Give the lines of the records below as a numbered list, leaving out blank lines and pictures. Begin at the line that has "As revealed in" and stop after the line that has "56.8 meters".

[Data listing]
------------------------------------------------------------
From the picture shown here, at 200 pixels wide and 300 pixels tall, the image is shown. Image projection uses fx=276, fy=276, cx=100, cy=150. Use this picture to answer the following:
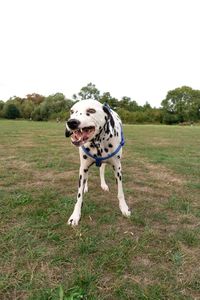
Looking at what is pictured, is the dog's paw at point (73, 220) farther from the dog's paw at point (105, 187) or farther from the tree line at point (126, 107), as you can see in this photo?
the tree line at point (126, 107)

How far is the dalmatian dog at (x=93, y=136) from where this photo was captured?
10.1ft

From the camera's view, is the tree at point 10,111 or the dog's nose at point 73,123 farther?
the tree at point 10,111

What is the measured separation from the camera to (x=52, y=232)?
10.9 feet

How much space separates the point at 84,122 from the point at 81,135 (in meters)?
0.17

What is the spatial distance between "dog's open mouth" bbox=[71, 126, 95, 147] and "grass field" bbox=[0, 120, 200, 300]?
3.60 ft

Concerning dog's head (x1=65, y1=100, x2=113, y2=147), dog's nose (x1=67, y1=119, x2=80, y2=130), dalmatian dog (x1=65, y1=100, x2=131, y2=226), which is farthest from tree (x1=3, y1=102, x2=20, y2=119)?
dog's nose (x1=67, y1=119, x2=80, y2=130)

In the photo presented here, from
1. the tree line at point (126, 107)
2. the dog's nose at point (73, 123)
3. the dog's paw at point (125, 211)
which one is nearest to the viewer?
the dog's nose at point (73, 123)

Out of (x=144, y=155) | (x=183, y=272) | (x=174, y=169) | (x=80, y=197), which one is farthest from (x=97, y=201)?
(x=144, y=155)

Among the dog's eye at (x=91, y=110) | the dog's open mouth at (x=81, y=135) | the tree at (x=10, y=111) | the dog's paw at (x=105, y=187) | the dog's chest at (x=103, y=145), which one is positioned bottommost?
the dog's paw at (x=105, y=187)

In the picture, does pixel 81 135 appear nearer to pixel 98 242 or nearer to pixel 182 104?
pixel 98 242

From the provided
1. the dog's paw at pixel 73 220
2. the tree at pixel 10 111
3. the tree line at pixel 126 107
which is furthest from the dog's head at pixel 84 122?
the tree at pixel 10 111

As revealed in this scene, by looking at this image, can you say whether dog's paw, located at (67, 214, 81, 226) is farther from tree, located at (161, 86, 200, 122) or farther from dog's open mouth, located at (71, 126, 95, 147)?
tree, located at (161, 86, 200, 122)

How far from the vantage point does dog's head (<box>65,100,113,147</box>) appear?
2.99 m

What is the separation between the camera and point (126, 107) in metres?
73.8
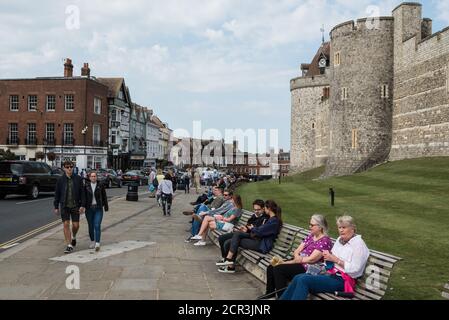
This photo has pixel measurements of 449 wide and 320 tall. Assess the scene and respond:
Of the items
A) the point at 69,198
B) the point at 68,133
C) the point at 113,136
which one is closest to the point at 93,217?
the point at 69,198

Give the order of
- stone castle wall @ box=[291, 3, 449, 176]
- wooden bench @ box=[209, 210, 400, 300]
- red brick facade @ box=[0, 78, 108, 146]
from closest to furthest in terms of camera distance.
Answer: wooden bench @ box=[209, 210, 400, 300] → stone castle wall @ box=[291, 3, 449, 176] → red brick facade @ box=[0, 78, 108, 146]

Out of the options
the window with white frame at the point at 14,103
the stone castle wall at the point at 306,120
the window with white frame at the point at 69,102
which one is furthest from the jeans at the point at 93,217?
the window with white frame at the point at 14,103

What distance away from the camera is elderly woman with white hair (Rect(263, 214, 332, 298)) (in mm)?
6547

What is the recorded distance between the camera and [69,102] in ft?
177

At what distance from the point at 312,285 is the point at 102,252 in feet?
18.5

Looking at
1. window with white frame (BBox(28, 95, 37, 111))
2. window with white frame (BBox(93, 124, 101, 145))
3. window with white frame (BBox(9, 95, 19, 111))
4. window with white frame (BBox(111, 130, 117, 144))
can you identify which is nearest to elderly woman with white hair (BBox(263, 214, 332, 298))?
window with white frame (BBox(93, 124, 101, 145))

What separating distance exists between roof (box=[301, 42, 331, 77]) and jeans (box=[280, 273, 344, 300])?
56.8 meters

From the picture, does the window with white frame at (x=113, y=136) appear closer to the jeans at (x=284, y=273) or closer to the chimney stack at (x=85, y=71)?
the chimney stack at (x=85, y=71)

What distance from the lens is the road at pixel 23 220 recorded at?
12.1 m

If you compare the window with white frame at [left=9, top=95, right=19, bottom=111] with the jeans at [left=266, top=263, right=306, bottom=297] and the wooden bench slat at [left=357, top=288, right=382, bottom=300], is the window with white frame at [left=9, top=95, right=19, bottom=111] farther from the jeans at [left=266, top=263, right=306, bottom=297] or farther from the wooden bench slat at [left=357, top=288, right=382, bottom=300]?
the wooden bench slat at [left=357, top=288, right=382, bottom=300]

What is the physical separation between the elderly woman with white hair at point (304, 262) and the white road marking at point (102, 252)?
4171 mm

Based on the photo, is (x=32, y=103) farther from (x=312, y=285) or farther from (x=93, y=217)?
(x=312, y=285)

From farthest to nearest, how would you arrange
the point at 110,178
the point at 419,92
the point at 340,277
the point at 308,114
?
the point at 308,114, the point at 110,178, the point at 419,92, the point at 340,277

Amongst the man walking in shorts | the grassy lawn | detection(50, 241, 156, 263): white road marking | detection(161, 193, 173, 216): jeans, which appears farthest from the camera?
detection(161, 193, 173, 216): jeans
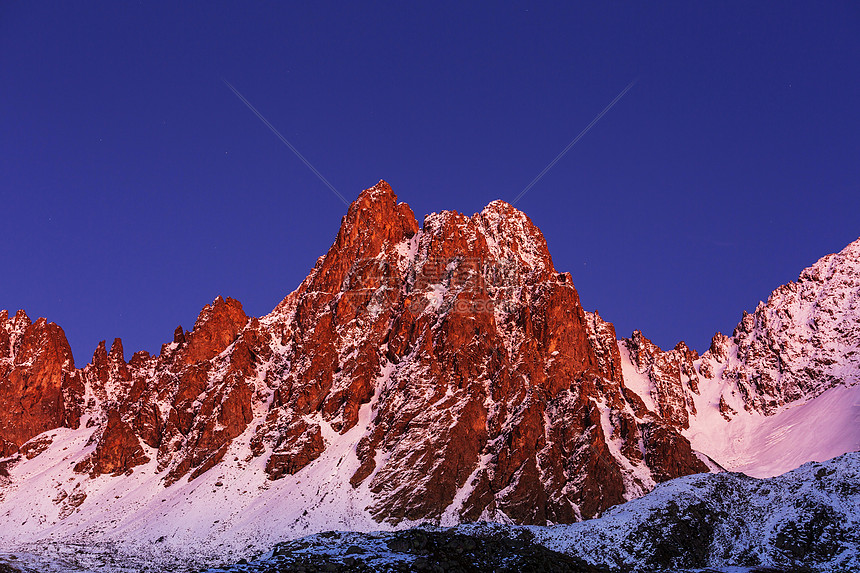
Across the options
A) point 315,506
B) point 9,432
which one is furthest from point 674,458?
point 9,432

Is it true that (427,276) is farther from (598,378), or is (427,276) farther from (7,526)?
(7,526)

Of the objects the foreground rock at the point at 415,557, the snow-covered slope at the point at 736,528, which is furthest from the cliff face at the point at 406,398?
the foreground rock at the point at 415,557

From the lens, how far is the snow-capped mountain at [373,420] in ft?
431

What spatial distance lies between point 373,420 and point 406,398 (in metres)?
7.46

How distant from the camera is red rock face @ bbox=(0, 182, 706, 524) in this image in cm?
13462

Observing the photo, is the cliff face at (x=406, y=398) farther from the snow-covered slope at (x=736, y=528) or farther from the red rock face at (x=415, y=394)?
the snow-covered slope at (x=736, y=528)

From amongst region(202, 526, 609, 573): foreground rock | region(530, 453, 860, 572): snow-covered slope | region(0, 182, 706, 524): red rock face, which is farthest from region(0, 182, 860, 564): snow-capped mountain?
region(202, 526, 609, 573): foreground rock

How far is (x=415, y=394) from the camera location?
5891 inches

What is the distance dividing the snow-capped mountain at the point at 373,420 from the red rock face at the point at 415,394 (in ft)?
1.20

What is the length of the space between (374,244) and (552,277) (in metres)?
44.6

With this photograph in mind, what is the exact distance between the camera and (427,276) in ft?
596

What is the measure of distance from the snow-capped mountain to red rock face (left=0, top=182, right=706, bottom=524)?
14.4 inches

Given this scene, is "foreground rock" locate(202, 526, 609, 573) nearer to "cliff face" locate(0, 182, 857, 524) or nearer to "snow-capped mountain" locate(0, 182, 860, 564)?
"snow-capped mountain" locate(0, 182, 860, 564)

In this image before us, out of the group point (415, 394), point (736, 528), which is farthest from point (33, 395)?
point (736, 528)
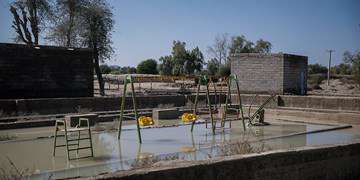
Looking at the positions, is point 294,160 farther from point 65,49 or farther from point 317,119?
point 65,49

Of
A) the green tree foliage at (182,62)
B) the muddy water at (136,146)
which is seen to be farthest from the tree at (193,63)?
the muddy water at (136,146)

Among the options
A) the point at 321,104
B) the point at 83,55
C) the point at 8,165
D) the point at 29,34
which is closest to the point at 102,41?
the point at 29,34

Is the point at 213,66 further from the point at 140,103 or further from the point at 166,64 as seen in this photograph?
the point at 140,103

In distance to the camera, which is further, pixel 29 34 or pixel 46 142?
pixel 29 34

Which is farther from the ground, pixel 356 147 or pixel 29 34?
pixel 29 34

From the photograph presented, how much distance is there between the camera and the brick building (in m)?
23.4

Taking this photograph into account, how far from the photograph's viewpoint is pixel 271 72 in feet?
77.6

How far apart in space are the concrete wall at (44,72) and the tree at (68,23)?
12220 mm

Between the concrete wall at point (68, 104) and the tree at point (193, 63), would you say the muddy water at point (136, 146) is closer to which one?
the concrete wall at point (68, 104)

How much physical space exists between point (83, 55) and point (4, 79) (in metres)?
4.01

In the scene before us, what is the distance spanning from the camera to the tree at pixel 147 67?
58531mm

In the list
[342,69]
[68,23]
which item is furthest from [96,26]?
[342,69]

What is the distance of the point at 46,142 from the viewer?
10742 millimetres

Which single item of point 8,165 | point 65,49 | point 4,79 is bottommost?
point 8,165
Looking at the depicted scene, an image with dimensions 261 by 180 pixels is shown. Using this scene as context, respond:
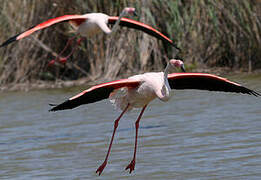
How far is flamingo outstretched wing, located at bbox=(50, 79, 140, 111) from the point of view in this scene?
6016 millimetres

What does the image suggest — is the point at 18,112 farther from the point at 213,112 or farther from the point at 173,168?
the point at 173,168

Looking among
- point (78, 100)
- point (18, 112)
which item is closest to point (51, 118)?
point (18, 112)

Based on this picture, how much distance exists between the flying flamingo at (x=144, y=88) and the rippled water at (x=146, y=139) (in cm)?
37

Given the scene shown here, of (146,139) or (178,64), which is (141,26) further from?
(178,64)

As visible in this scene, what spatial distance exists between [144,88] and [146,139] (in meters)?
1.38

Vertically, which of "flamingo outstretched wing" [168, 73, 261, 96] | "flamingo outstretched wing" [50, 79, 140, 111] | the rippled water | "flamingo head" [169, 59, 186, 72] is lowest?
the rippled water

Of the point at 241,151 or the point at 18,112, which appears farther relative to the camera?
the point at 18,112

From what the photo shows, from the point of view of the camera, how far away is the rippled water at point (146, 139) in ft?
20.4

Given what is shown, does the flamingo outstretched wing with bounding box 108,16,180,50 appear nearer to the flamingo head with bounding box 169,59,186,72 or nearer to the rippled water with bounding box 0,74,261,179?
the rippled water with bounding box 0,74,261,179

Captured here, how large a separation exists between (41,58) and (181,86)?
20.8 ft

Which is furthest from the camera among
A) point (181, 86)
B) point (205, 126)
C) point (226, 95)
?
point (226, 95)

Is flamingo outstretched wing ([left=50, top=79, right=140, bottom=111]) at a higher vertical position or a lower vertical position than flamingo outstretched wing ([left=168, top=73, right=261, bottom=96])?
higher

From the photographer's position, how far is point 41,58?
13.2m

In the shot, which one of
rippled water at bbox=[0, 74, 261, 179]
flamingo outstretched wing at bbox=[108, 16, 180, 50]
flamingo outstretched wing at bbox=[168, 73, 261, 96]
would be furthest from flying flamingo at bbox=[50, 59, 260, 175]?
flamingo outstretched wing at bbox=[108, 16, 180, 50]
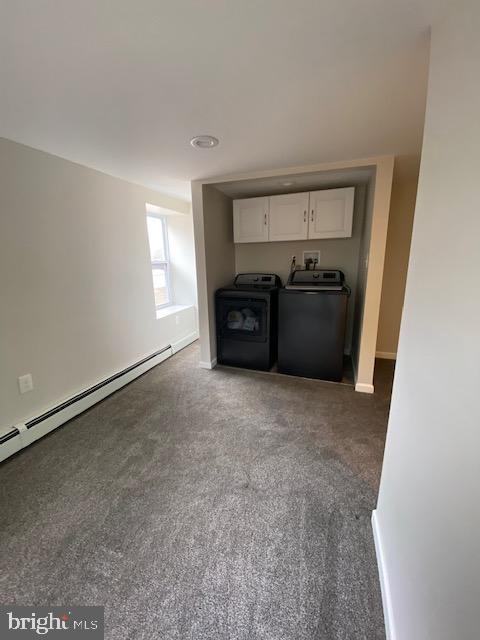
------------------------------------------------------------
**Reply to the task**
1. As revealed in this scene, by looking at this image, can you say whether dog's paw, located at (67, 214, 81, 226) is farther from tree, located at (161, 86, 200, 122) or farther from dog's open mouth, located at (71, 126, 95, 147)?
2. tree, located at (161, 86, 200, 122)
3. How far from the vantage point does dog's head (<box>65,100,113,147</box>) appear?
4. 2.99 m
5. What is the separation between the camera and point (126, 107) in metres?
6. 73.8
7. This photo has pixel measurements of 449 wide and 320 tall. Assess the scene and respond:
8. Of the items
9. A) the point at 69,198
10. B) the point at 68,133
11. C) the point at 113,136
12. which one is closest to the point at 93,217?
13. the point at 69,198
14. Give the order of
15. - stone castle wall @ box=[291, 3, 449, 176]
16. - wooden bench @ box=[209, 210, 400, 300]
17. - red brick facade @ box=[0, 78, 108, 146]
18. from closest to furthest in terms of camera distance.
19. Answer: wooden bench @ box=[209, 210, 400, 300] → stone castle wall @ box=[291, 3, 449, 176] → red brick facade @ box=[0, 78, 108, 146]
20. Out of the options
21. the window with white frame at the point at 14,103
22. the stone castle wall at the point at 306,120
23. the window with white frame at the point at 69,102
24. which one is furthest from the jeans at the point at 93,217?
25. the window with white frame at the point at 14,103
26. What distance away from the camera is elderly woman with white hair (Rect(263, 214, 332, 298)) (in mm)?
27. 6547
28. What is the recorded distance between the camera and [69,102] in ft?
29. 177
30. At what distance from the point at 312,285 is the point at 102,252 in feet?
31. 18.5
32. Looking at
33. 1. window with white frame (BBox(28, 95, 37, 111))
34. 2. window with white frame (BBox(93, 124, 101, 145))
35. 3. window with white frame (BBox(9, 95, 19, 111))
36. 4. window with white frame (BBox(111, 130, 117, 144))
37. can you identify which is nearest to elderly woman with white hair (BBox(263, 214, 332, 298))?
38. window with white frame (BBox(93, 124, 101, 145))
39. What separating distance exists between roof (box=[301, 42, 331, 77]) and jeans (box=[280, 273, 344, 300])?
40. 56.8 meters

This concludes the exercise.